Covid-19, because you have to talk on the phone if you want intense ties



[ad_1]

“Home phone”. ET somehow managed to explain how simply hearing a friendly voice could become a kind of heart-widening mechanism. In this era of virtual connections and more or less advanced messaging systems, however, the relationship with others is facilitated by the speed of broadcasting what we want to say. But, on the psychological front, we never forget the importance of voice and face when ties should be close and with the people we care about.

In short: let’s not just trust messages if we are concerned about the interlocutor, but perhaps we will use, if not the telephone, video-connection tools. We recall an investigation conducted in the USA, which appeared in the online edition of Journal of Experimental Psychology.

Because we write instead of talking

The study was conducted by experts from the University of Texas and the University of Chicago and is part of a factual situation, further implemented by the necessary but certainly “distancing” of social distancing imposed by Covid-19. So we get used, for months, to talk with others especially through email in a professional way and we constantly have our fingers on the mobile phone to interact humanly through messaging systems. But we must not exaggerate.

According to the research, there is a risk of choosing these ways, certainly faster and less demanding than the classic phone call or the meeting “face to face”, even if it is on a purely human front. it is not optimal. And so maybe we don’t have to worry too much about annoying or not being exactly “perfect” when we meet on a video call. American experts clearly say that message abuse may not be effective, even in terms of human relationships, and that people happier to hear the voice of the speaker or even, perhaps, see it compared to the simple message that arrives in the chat. Despite this, we often choose to write because, on the psychological front, we tend to find it more embarrassing to speak than the classic “text message.”
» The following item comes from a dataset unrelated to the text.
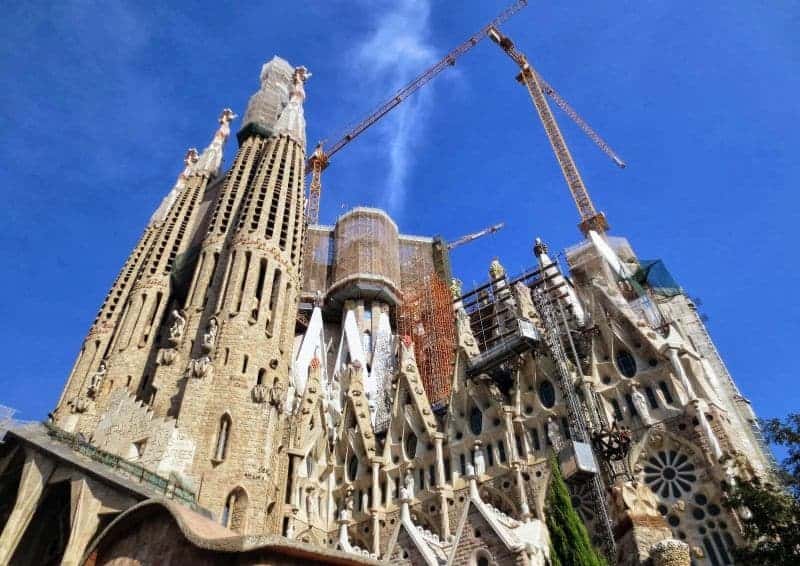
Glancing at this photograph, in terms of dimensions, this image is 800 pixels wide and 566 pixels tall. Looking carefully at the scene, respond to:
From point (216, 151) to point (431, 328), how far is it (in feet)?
67.2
The study looked at 200 people, who were asked to reconnect with some old friends and choose their email message or phone call. The answer? Virtually all respondents were clear voice report by phone or video call it would have been “warmer” on the human side, however, they would have preferred the text of the email so as not to be ashamed. However, eventually, the need to “feel” took over. Especially in the era of Covid-19, with the obvious anguish also linked to the state of health of those who have not felt for a long time, the call was preferred, to shame, because it allows us to feel more linked to those who are from another part of the mobile or PC.
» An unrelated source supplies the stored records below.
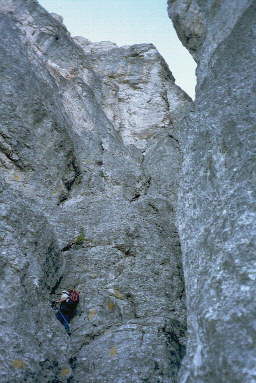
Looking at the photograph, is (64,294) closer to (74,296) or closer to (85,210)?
(74,296)

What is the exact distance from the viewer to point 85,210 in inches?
843

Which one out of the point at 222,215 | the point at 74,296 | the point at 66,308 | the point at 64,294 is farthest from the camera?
the point at 74,296

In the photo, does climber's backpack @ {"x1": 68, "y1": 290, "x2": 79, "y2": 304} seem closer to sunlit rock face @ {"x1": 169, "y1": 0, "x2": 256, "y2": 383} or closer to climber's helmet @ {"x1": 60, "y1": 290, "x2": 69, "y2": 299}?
climber's helmet @ {"x1": 60, "y1": 290, "x2": 69, "y2": 299}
This is how ties are created

The American experts, however, wanted to do another experiment, which they confirmed as well in front of strangerswhenever possible, we tend to prefer direct contact through voice and possibly face. In this case, very personal questions were asked, linked to emotional reactions.

Well, even in front of strangers, even considering that participants apparently said that the means through which they interacted with others was not important, being connected with the voice rather than a simple written message generated a greater “feeling”.

Final advice: the speed and simplicity of relationship with other people are the key to the success of messaging systems. But let’s not forget that abusing them, especially if there is a close relationship with the interlocutor, can sometimes be “detached”. The value of the voice and vision of those who care about us, on the psychological front, can be really fundamental to building and maintaining relationships of friendship and affection, especially in periods of physical distancing like the current one.